Classic building toys we love
Like many kids, our Senior iOS Engineer, Rob, was a little obsessed with Lego when he was younger. He remembers specifically, “the Technic Lego line which let you put gears and motors and pneumatics together to make some crazy moveable things.” From those parts, he built a four-legged walking creature.
Lots of us at Tinybop have strong memories of diving into buckets of Lego bricks and other toys that let us design, create (and, often, destroy!) whatever we could imagine. Here are a few that helped inform the thinking behind our series of apps, Digital Toys.

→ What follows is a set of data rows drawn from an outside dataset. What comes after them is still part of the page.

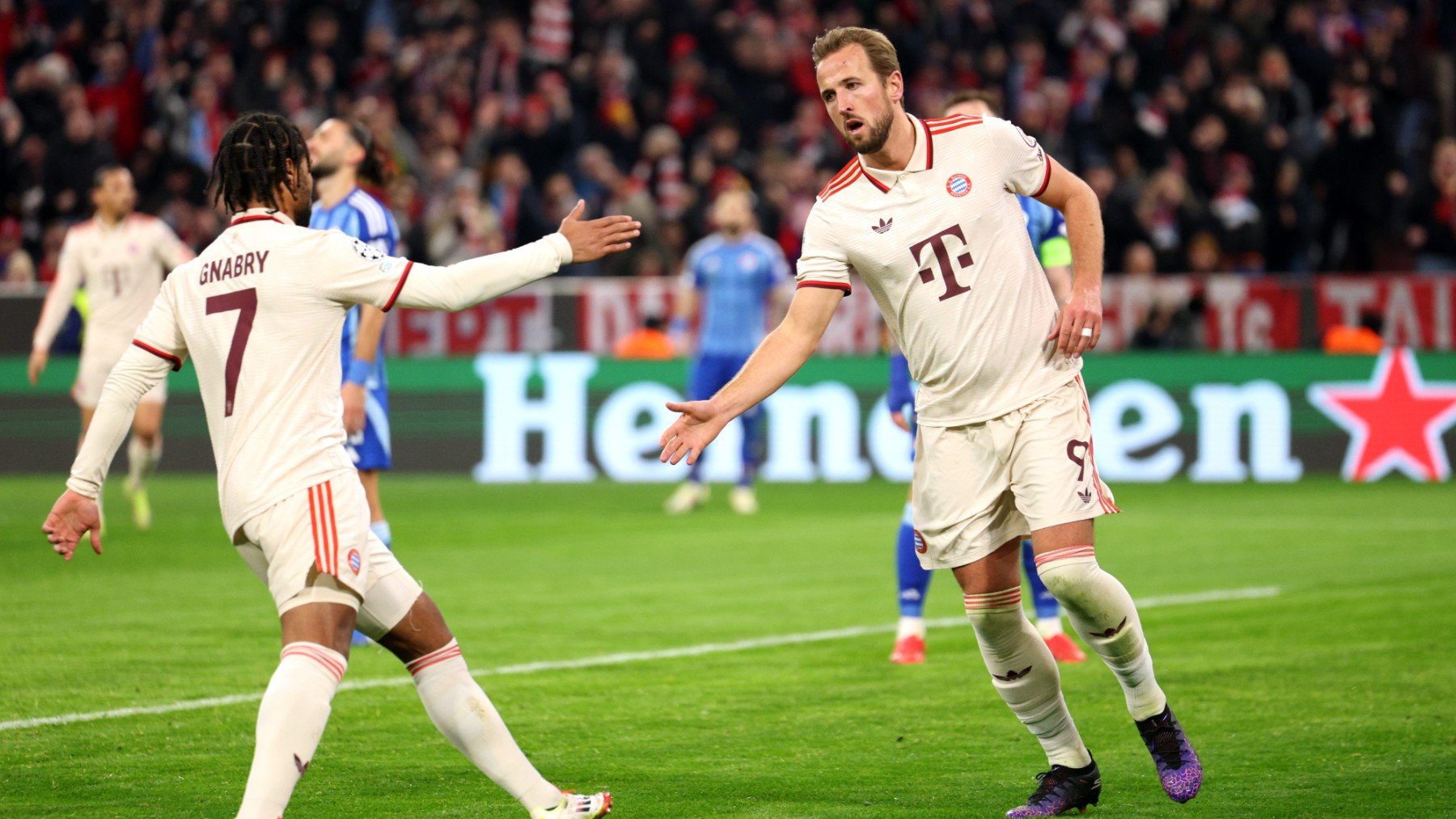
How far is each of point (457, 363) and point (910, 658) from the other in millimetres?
10207

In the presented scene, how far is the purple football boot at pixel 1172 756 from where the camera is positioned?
537 centimetres

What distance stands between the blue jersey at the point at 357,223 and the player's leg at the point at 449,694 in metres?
3.45

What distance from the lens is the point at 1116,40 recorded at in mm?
22484

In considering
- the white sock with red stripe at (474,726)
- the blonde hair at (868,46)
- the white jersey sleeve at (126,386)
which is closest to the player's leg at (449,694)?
the white sock with red stripe at (474,726)

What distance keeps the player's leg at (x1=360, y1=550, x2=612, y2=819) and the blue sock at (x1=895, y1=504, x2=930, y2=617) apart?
347 cm

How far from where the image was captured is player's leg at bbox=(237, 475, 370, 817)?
4.48m

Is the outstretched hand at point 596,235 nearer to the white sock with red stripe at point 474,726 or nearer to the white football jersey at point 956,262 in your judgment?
the white football jersey at point 956,262

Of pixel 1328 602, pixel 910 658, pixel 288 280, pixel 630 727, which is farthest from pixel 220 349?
pixel 1328 602

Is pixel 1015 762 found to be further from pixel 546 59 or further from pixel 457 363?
pixel 546 59

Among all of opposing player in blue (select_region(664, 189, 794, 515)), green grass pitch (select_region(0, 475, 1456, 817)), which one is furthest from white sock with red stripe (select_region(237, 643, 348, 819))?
opposing player in blue (select_region(664, 189, 794, 515))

“I used to play with my dad’s Erector set — it was the same set he used as a kid in the 50s. It came in a rusty, red, banged up metal box that he kept in his wood workshop. Whenever I took it out, I felt like I was building with real tools and materials — just like the ones in his shop. It was another toolbox, not another toy. I remember making a windmill out of the metal strips and making it run at the top of our stairs. I was really proud of building a machine and making it run.”
— Leah, Product Manager
“I started off with the basic sets that came with a bunch of pieces. Those had instruction booklets that told you how to build a bunch of different structures using those pieces. Eventually, I got specialty sets with crazier components, the most interesting one I remember being a remote control dog. These pieces eventually all got thrown into one big K’nex soup that I would pull pieces from and freestyle build with.”
— Cameron, Junior iOS Engineer
“My brothers and neighbors would come over and we would build elaborate obstacle courses out of Construx. The pieces were all stored in a giant garbage bin (we probably had enough to fill one) and we would go diving in for the ones we were looking for. I also remember trying to build a skyscraper — or, the tallest building possible — then knocking it down and starting all over again.”
— Youngna, Head of Product
“My brother and I would build extravagant passageways — down staircases, over tables, and even onto and through our mini trampoline — to then hurl marbles through.”
— Abby, Intern
“Our dad helped me and my sister build barns out of cardboard boxes for our Bryer horse collections. Lincoln Logs were co-opted to build fencing, stalls, jump courses, and water troughs.”